The dpAgent is managed by the Data Provisioning Server. It is required for all SDI connections in general. Through the Data Provisioning Agent, the pre-installed data provisioning adapters communicate with the Data Provisioning Server for connectivity, metadata browsing, and data access. The Data Provisioning Agent connects to SAP Datasphere using JDBC. It needs to be installed on a local host in your network and needs to be configured for use with SAP Datasphere.
There are some sources which are able to setup a direct connection (for example SAP SuccessFactors and SAP HANA Cloud). For a direct connection to SAP HANA on-premise, SAP HANA Smart Data Access (SDA) with the Cloud Connector is used.

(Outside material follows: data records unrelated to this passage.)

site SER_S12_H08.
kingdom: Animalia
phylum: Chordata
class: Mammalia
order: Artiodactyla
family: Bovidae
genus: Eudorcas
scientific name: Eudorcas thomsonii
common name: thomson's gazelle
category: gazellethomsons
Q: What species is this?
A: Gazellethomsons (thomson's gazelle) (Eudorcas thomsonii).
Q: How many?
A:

Replication flow and data flow
SAP embedded Data Intelligence (DI) provides the functionality of data flow and replication flow. In this scenario, DI connectors are used to reach remote sources. To establish a connection to these sources the Cloud Connector is required to act as link between SAP Datasphere and the source. Before creating the connection, the Cloud Connector requires an appropriate setup.
The Cloud Connector serves as a link between SAP Datasphere and your on-premise sources and is required for connections that you want to use for the following use cases:
Data flows.
Replication flows.
Model import from SAP BW/4HANA model transfer connections (Cloud Connector is required for the live data connection of type tunnel that you need to create the model import connection).
In rare cases also for remote tables: only for SAP HANA on-premise via SDA.